In the Cartographies of Erasure workshop, part of Alexandra Juhasz's collaborative poetry project, we consider the phenomenon of "fake news" as located within a long history of imagined projections of the "real" onto the ideological, historical, narrative, and scientific imagination.
The workshop will ask how have the physical and social sciences, architecture, media, and other disciplines co-produced "official" models and "maps" of place, body, and identity that "precede the territory," erasing existent ecology, experience, difference, and story? How have cartographic and documentary practices become "facts," driven by political economic agents and agendas?
We ask, too, what perceptions, choices, and identity formations are offered (or refused) to the body inscribed into (or erased out of) an imagined place? What allows a body/ system/network to deviate from, exceed, or refuse predetermined mappings, definitions, or structures?
We will read and respond to excerpts from a range of texts, explore our embodied cognitive relationship to our responses through somatic exercises, and produce our own textual experimentation based on media from the #100hardtruths-#fakenews digital media literacy primer.

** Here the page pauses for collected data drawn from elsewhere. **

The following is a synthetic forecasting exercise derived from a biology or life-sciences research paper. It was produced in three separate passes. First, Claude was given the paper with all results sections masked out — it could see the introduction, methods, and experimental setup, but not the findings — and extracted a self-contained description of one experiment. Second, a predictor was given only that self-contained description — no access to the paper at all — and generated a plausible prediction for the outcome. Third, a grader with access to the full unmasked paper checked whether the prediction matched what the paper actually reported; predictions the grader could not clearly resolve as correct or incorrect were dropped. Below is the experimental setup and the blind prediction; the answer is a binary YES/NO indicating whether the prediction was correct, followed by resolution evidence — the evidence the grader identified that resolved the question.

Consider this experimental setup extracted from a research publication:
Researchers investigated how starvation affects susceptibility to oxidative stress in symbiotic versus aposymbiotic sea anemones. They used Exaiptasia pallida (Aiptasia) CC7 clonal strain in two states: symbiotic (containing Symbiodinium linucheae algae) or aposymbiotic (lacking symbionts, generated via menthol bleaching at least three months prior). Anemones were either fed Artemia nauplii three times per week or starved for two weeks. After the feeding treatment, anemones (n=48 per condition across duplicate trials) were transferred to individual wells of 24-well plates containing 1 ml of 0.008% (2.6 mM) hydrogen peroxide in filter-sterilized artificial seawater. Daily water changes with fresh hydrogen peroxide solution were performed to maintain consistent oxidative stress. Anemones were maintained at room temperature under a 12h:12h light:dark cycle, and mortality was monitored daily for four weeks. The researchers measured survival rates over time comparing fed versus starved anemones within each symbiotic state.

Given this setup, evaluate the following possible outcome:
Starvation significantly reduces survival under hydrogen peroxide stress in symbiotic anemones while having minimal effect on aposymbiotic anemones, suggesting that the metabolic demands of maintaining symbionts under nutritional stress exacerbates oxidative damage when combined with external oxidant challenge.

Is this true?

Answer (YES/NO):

Lynne DeSilva-Johnson [they/them/xe/per] is an interdisciplinary creator, scholar, and performer. DeSilva-Johnson is an assistant visiting professor at Pratt Institute, as well as founder and managing editor of The Operating System. Per work addresses, in particular, the somatic impact of trauma on persons and systems, as well as the study of resilient, open source strategies for ecological and social change. DeSilva-Johnson is co-editor, with Jay Besemer, of the forthcoming anthology, In Corpore Sano: Creative Practice and the Challenged Body. They are the author of Ground, Blood Atlas, and In Memory of Feasible Grace, as well as two forthcoming titles, the chapbook Sweet and Low, and the collaborative Body Oddy Oddy, with painter Georgia Elrod.